• SOURCE EXCERPT
>> START

Our combination of fabrics makes a wonderful transition to the tones and textures of fall. The elegant faux suede handles are soft to the touch with extra length to easily sling the bag over your shoulder. Clever fabric brackets help hold the straps in place and add an interesting detail. And of course, this week's signature monogram on the front personalizes and stylizes. The alphabet is a free download in the six major embroidery formats, courtesy of

Our thanks to for sponsoring two weeks of projects designed to whip up in a weekend. We sometimes hear from people reluctant to shop online because they can't touch the fabric and really see it before they buy. offers "no-fear shopping." They stand behind their over 500,000 yards of fabric 100%. All items purchased carry a 30-day, no-questions-asked, money back guarantee. 

Click here to download our monogram alphabet and brackets. This free download is sponsored by and is available in all major embroidery formats.

>> END

• ENTRIES

>> START

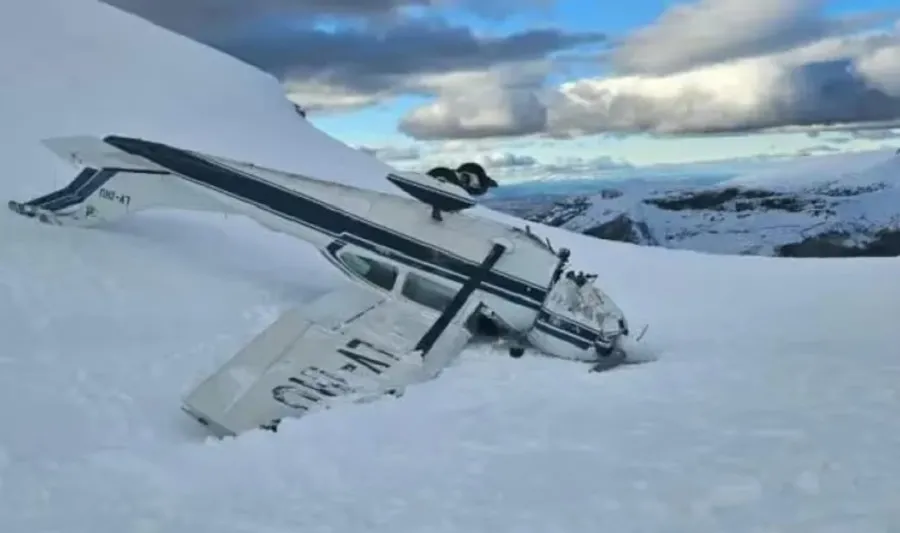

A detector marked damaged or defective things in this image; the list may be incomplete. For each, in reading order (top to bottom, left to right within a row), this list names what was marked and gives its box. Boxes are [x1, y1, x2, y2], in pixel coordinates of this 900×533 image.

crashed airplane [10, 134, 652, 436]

>> END
>> START

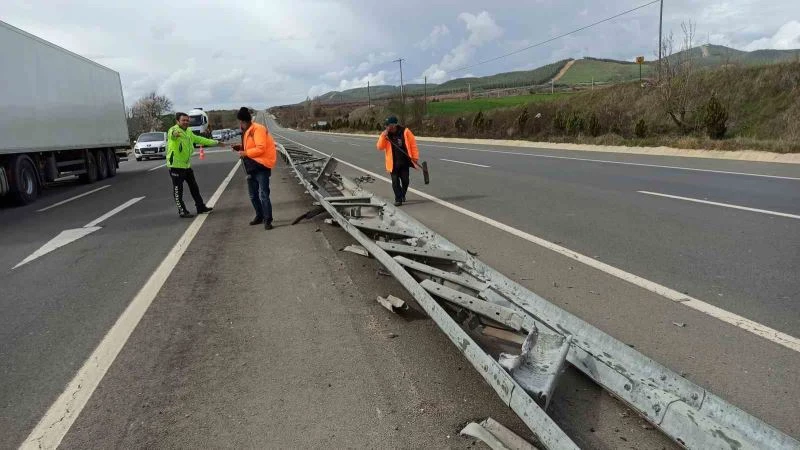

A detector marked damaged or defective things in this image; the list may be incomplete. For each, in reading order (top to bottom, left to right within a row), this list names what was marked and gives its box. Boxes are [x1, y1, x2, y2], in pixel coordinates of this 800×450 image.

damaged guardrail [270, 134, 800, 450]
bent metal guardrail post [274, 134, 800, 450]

>> END
>> START

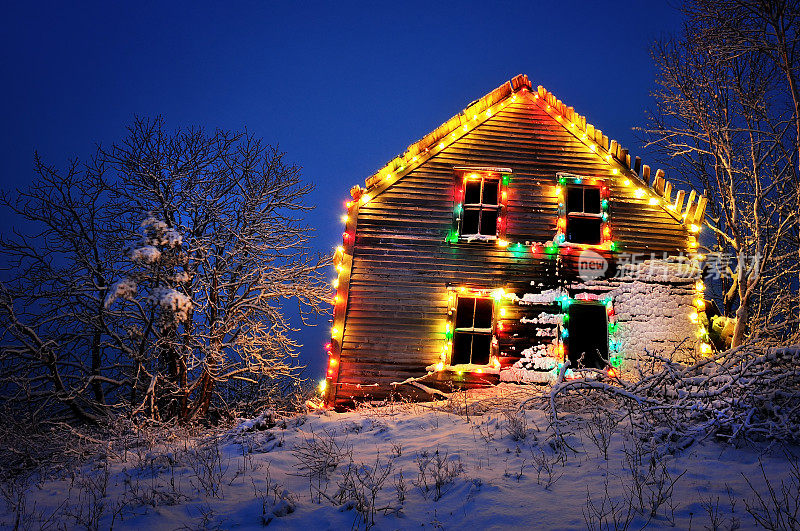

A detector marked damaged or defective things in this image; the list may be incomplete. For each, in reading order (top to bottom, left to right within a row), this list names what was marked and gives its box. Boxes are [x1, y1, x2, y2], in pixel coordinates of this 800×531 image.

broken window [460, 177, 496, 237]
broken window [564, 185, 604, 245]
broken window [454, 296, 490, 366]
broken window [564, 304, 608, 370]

>> END

• WHAT THIS EXERCISE ASKS
a) In the bag project excerpt, how long is the money back guarantee on purchased items?
b) Pick up the bag project excerpt after its final sentence and keep writing it.
The records were drawn from a different source.

• RESULTS BY TASK
a) 30 days

b)
Our tote finishes at approximately 17" wide x 20" high with a 6" base and sides and a strap drop of about 12".

Sewing Tools You Need

Fabric and Other Supplies


NOTE: Inventory shifts constantly, and some prints may not be in-stock when you first visit. However, there are other color options as well as re-stock dates listed for each fabric.

Getting Started

  1. From the fabric the bag's exterior and the back of the straps (Eco Twill in Natural in our sample), cut the following:
    If monogramming, cut ONE rectangle at 18" wide x 21" high; cut ANOTHER rectangle big enough to hoop; it will be cut down after embroidery to 18" x 21"
    If not monogramming, cut TWO 18" wide x 21" high rectangles
    TWO 40" x 1¾" strips for the straps
    FOUR 2½" x 3½" rectangles for the strap tabs
  2. From the fabric for the exterior of the pockets and the front of the straps (Vintage Suede in Espresso in our sample), cut the following:
    TWO 18" wide x 8" high rectangles for the exterior of the pockets
    TWO 40" x 1¾" strips for the straps
  3. From the fabric for the lining of the bag, the lining's pocket and the lining of the exterior pockets (Small Check in Ivory/Charcoal in our sample), cut the following:
    TWO 18" wide x 21" high rectangles for the lining
    TWO 18" wide x 8" high rectangles for the lining of the exterior pockets
    ONE 8" wide x 11" high rectangle for the lining's pocket
  4. From the fusible fleece, cut TWO 18" x 21" rectangles.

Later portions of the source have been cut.